— start Provided information —
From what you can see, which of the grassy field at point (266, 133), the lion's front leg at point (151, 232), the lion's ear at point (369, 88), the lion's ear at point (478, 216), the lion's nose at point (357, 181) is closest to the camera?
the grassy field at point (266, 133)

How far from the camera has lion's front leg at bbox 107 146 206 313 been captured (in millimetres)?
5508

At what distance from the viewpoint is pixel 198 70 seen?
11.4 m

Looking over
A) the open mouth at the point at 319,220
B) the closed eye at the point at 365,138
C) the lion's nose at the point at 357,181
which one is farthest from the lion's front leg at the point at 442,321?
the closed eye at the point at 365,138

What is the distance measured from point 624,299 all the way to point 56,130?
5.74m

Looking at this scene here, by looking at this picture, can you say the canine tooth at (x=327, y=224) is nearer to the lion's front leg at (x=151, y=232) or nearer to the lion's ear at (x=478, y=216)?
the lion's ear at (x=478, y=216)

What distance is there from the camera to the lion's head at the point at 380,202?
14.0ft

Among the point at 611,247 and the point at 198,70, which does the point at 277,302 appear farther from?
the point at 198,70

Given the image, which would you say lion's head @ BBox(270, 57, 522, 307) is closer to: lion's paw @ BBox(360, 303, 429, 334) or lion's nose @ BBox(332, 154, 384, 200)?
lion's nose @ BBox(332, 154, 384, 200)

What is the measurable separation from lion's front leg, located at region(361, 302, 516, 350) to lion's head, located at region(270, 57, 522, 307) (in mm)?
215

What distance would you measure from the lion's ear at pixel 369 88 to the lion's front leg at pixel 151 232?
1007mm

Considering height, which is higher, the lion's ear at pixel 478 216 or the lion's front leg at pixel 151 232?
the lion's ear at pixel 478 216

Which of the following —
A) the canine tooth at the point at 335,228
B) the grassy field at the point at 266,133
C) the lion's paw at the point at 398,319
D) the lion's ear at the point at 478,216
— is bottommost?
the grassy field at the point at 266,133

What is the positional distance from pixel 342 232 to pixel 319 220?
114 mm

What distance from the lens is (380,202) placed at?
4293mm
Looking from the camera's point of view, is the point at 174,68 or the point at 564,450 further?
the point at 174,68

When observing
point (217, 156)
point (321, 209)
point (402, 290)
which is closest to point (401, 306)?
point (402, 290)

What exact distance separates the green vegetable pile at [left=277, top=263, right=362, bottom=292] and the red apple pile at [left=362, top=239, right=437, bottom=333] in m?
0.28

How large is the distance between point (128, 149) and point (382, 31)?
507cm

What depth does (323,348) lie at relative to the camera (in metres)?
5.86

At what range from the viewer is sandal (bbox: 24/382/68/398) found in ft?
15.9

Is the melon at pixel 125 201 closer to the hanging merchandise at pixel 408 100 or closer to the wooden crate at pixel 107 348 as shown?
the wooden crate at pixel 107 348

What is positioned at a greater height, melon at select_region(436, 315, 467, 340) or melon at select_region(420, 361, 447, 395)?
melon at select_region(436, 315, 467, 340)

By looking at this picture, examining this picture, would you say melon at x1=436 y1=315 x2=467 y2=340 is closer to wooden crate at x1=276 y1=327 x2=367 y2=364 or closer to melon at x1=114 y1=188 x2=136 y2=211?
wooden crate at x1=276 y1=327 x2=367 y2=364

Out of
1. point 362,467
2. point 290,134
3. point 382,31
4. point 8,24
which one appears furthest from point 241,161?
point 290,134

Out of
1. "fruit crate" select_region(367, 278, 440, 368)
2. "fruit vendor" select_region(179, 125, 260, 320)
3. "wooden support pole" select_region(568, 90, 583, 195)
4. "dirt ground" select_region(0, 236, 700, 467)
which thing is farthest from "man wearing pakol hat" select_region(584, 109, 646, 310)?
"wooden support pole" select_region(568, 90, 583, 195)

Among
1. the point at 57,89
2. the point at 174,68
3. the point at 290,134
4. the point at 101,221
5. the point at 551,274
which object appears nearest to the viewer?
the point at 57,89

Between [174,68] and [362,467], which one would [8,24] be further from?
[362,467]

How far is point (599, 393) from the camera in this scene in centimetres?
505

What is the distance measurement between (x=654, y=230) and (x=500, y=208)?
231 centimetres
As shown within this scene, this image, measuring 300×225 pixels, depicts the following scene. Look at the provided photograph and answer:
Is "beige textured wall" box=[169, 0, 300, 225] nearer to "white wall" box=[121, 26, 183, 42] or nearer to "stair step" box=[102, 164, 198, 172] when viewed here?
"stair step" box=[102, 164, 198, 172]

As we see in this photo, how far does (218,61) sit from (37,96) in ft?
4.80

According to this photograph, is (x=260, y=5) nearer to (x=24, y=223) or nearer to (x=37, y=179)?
— end Provided information —
Exercise instructions ▸ Make an exact copy of every entry.

Written response ▸
From what you can see, which of the grassy field at point (266, 133), the lion's front leg at point (151, 232), the lion's ear at point (369, 88), the lion's ear at point (478, 216), the lion's nose at point (357, 181) is closest to the camera?
the grassy field at point (266, 133)

How far from the camera has lion's front leg at bbox 107 146 206 313 been captured (in millimetres)?
5508

At what distance from the viewpoint is pixel 198 70 seen?
11.4 m

Looking over
A) the open mouth at the point at 319,220
B) the closed eye at the point at 365,138
C) the lion's nose at the point at 357,181
which one is farthest from the lion's front leg at the point at 442,321?
the closed eye at the point at 365,138

What is the distance measured from point 624,299 all the way to point 56,130?
5.74m

Looking at this scene here, by looking at this picture, can you say the canine tooth at (x=327, y=224) is nearer to the lion's front leg at (x=151, y=232) or nearer to the lion's ear at (x=478, y=216)?
the lion's ear at (x=478, y=216)

What distance is there from the camera to the lion's head at the point at 380,202?
14.0ft

Among the point at 611,247 and the point at 198,70, which does the point at 277,302 appear farther from?
the point at 198,70

Given the image, which would you say lion's head @ BBox(270, 57, 522, 307) is closer to: lion's paw @ BBox(360, 303, 429, 334) or lion's nose @ BBox(332, 154, 384, 200)?
lion's nose @ BBox(332, 154, 384, 200)

What is the measurable separation from lion's front leg, located at region(361, 302, 516, 350) to lion's head, located at region(270, 57, 522, 307) (in mm)?
215

What distance would you measure from the lion's ear at pixel 369 88 to the lion's front leg at pixel 151 232?
1007mm

Considering height, which is higher, the lion's ear at pixel 478 216 or the lion's front leg at pixel 151 232?
the lion's ear at pixel 478 216

Which of the following —
A) the canine tooth at the point at 335,228
B) the grassy field at the point at 266,133
C) the lion's paw at the point at 398,319
D) the lion's ear at the point at 478,216
— is bottommost?
the grassy field at the point at 266,133

What is the positional distance from pixel 342 232 to pixel 319 220?
114 mm

What distance from the lens is (380,202) placed at?
4293mm
Looking from the camera's point of view, is the point at 174,68 or the point at 564,450 further?
the point at 174,68

When observing
point (217, 156)
point (321, 209)
point (402, 290)
which is closest to point (401, 306)?
point (402, 290)

What exact distance separates the green vegetable pile at [left=277, top=263, right=362, bottom=292] and the red apple pile at [left=362, top=239, right=437, bottom=333] in m?
0.28

How large is the distance between point (128, 149) and point (382, 31)?
507cm

What depth does (323,348) lie at relative to the camera (in metres)?
5.86

At what range from the viewer is sandal (bbox: 24/382/68/398) found in ft?
15.9

Is the melon at pixel 125 201 closer to the hanging merchandise at pixel 408 100 or closer to the wooden crate at pixel 107 348 as shown?
the wooden crate at pixel 107 348

What is positioned at a greater height, melon at select_region(436, 315, 467, 340) or melon at select_region(420, 361, 447, 395)?
melon at select_region(436, 315, 467, 340)

By looking at this picture, examining this picture, would you say melon at x1=436 y1=315 x2=467 y2=340 is closer to wooden crate at x1=276 y1=327 x2=367 y2=364 or closer to melon at x1=114 y1=188 x2=136 y2=211?
wooden crate at x1=276 y1=327 x2=367 y2=364

Out of
1. point 362,467
2. point 290,134
3. point 382,31
4. point 8,24
which one appears furthest from point 241,161?
point 290,134

Out of
1. "fruit crate" select_region(367, 278, 440, 368)
2. "fruit vendor" select_region(179, 125, 260, 320)
3. "wooden support pole" select_region(568, 90, 583, 195)
4. "dirt ground" select_region(0, 236, 700, 467)
which thing is farthest from "man wearing pakol hat" select_region(584, 109, 646, 310)?
"wooden support pole" select_region(568, 90, 583, 195)

Among
1. the point at 57,89
2. the point at 174,68
3. the point at 290,134
4. the point at 101,221
5. the point at 551,274
which object appears nearest to the viewer?
the point at 57,89

Between [174,68] and [362,467], which one would [8,24] be further from?
[362,467]

How far is point (599, 393) from the camera in this scene in centimetres?
505

What is the distance measurement between (x=654, y=230) and (x=500, y=208)?
231 centimetres
As shown within this scene, this image, measuring 300×225 pixels, depicts the following scene. Look at the provided photograph and answer:
Is "beige textured wall" box=[169, 0, 300, 225] nearer to "white wall" box=[121, 26, 183, 42] or nearer to "stair step" box=[102, 164, 198, 172] when viewed here?
"stair step" box=[102, 164, 198, 172]

As we see in this photo, how far does (218,61) sit from (37,96) in ft?
4.80

According to this photograph, is (x=260, y=5) nearer to (x=24, y=223) or nearer to (x=37, y=179)?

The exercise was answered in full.